Now that a national matchmaking program seems technically feasible, will it actually happen? Last year, the major legal hurdle was removed. In 1984, Congress had banned the sale or transfer of human organs "for valuable consideration." Did another person's kidney constitute "valuable consideration"? This legal ambiguity prevented the United Network for Organ Sharing (UNOS), the U.S. government's watchdog agency for organ transplantation, from moving ahead with proposals to implement a national kidney-sharing network.
In 2007, Congress passed the Charlie Norwood Living Donation Act, which made it clear that organ exchanges are legal. "This proposal came up before three different Congresses, but then Charlie Norwood [a congressman from Georgia] died of transplant complications, and his colleagues passed it in honor of him," Roth says.
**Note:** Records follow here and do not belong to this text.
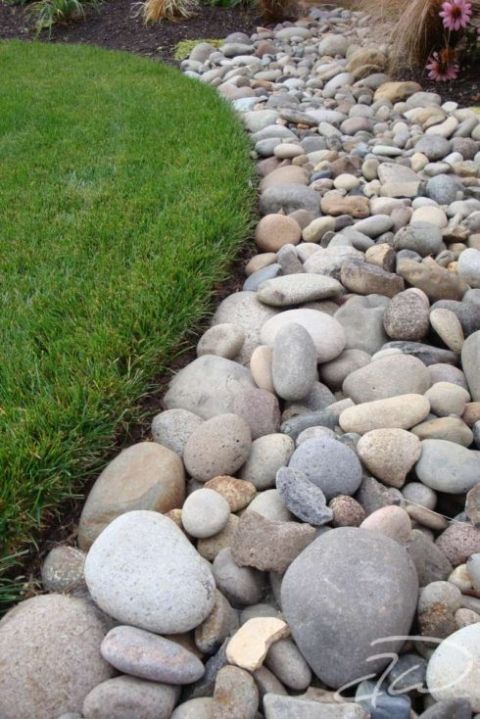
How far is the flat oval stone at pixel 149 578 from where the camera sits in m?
1.65

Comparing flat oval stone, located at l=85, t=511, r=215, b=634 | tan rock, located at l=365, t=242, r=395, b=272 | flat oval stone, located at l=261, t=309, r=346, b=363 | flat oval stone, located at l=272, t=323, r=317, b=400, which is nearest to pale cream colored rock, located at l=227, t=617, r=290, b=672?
flat oval stone, located at l=85, t=511, r=215, b=634

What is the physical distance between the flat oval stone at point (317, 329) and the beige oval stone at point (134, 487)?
668 mm

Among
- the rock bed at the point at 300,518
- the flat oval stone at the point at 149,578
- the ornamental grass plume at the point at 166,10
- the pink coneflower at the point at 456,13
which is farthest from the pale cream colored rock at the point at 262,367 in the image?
the ornamental grass plume at the point at 166,10

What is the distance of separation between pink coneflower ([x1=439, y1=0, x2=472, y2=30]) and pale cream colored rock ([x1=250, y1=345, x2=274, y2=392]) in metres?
2.99

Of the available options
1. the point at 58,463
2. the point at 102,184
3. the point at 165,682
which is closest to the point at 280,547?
the point at 165,682

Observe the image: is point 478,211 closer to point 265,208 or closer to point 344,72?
point 265,208

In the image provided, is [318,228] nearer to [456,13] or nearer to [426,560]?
[426,560]

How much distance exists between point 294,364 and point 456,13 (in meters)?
3.15

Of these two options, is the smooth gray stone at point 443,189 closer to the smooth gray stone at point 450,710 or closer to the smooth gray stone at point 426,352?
the smooth gray stone at point 426,352

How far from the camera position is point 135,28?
6.89 metres

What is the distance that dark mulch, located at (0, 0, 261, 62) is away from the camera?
21.6ft

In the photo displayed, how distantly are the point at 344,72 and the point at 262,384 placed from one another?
368cm

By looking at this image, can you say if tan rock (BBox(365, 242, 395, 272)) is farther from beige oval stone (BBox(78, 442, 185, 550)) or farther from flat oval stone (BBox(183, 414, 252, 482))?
beige oval stone (BBox(78, 442, 185, 550))

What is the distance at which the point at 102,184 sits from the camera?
12.1 feet
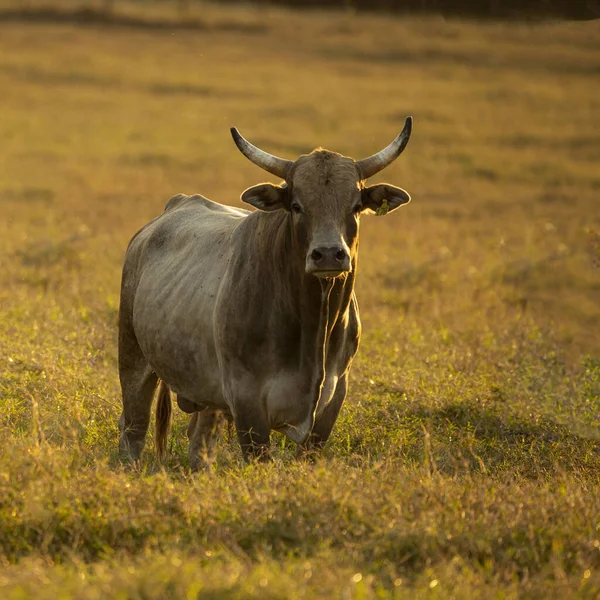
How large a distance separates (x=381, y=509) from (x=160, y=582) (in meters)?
1.24

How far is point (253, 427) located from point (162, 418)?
5.18 feet

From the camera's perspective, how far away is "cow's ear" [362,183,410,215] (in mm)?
6238

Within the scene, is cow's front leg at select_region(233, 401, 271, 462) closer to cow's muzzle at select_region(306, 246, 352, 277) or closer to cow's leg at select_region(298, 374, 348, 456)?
cow's leg at select_region(298, 374, 348, 456)

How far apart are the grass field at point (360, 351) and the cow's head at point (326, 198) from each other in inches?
42.4

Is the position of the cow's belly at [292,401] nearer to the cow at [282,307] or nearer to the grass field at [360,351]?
the cow at [282,307]

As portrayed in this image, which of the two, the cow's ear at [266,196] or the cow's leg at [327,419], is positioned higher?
the cow's ear at [266,196]

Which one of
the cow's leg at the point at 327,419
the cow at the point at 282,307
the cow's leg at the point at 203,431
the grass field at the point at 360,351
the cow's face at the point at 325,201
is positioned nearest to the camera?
the grass field at the point at 360,351

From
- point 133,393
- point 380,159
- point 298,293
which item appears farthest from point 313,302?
point 133,393

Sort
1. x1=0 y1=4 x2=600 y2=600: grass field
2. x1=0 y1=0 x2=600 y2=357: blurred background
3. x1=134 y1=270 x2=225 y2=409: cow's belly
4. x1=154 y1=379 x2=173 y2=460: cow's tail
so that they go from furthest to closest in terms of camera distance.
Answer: x1=0 y1=0 x2=600 y2=357: blurred background → x1=154 y1=379 x2=173 y2=460: cow's tail → x1=134 y1=270 x2=225 y2=409: cow's belly → x1=0 y1=4 x2=600 y2=600: grass field

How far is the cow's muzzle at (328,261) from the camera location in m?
5.62

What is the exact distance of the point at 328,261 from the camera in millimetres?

With UNOS now legally able to support the plan, and fully committed to it, Montgomery says that the national registry of incompatible donor–recipient pairs will probably "go live" in 2010.
It probably would not have happened without the mathematicians. "At first, surgeons had not seen the problem as being interconnected to the degree that I was talking about," Gentry says. According to Montgomery, it was Gentry and Segev's unique combination of talents that made surgeons pay attention. Says Montgomery, "It's been a wonderful marriage of someone who was capable of solving the problem with someone who had the clinical ability to identify the problem and evaluate how well the solution fits."
Dana Mackenzie writes from Santa Cruz, California.